▶ [DIRECTIONS]:
Rewrite the lines below as a Markdown table with the columns Row and Line, one row per line, starting at the line that contains "In the context" and continuing through the last line, both ends included. Leave out blank lines and pictures.

##########

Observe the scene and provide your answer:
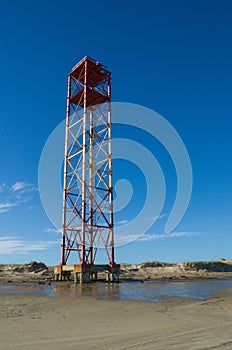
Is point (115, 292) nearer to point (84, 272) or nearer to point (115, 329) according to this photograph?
point (84, 272)

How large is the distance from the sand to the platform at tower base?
55.6 ft

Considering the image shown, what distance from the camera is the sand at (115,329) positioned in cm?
556

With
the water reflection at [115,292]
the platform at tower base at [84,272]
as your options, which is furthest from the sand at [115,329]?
the platform at tower base at [84,272]

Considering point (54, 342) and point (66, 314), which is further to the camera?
point (66, 314)

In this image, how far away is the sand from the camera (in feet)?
18.2

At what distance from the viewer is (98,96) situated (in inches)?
1362

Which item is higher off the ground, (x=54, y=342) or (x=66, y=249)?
(x=66, y=249)

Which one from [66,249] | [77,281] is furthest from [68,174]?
[77,281]

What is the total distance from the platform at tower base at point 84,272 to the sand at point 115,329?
16941 millimetres

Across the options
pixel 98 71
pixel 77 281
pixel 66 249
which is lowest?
pixel 77 281

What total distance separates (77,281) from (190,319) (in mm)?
20522

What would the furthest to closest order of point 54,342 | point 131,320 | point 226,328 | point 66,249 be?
1. point 66,249
2. point 131,320
3. point 226,328
4. point 54,342

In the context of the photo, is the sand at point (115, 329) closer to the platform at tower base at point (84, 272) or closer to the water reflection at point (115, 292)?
the water reflection at point (115, 292)

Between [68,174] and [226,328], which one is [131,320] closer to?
[226,328]
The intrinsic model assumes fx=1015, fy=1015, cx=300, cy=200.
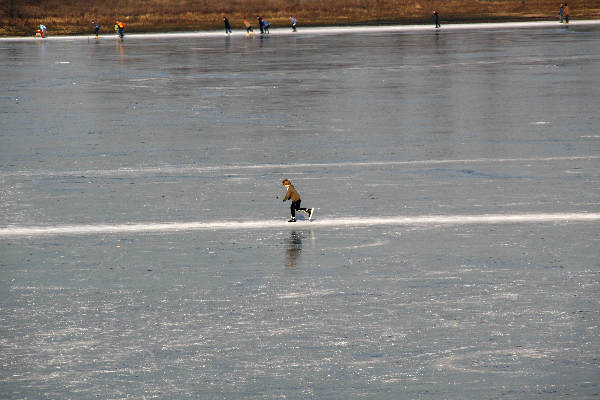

##########

▶ [THE REPLY]:
| Row | Line |
|---|---|
| 1 | In the context of the photo, is the sand at point (115, 329) closer to the platform at tower base at point (84, 272) or closer to the water reflection at point (115, 292)? |
| 2 | the water reflection at point (115, 292) |
| 3 | Between [68,174] and [226,328], which one is [131,320] closer to? |
| 4 | [226,328] |
| 5 | The intrinsic model assumes fx=1015, fy=1015, cx=300, cy=200. |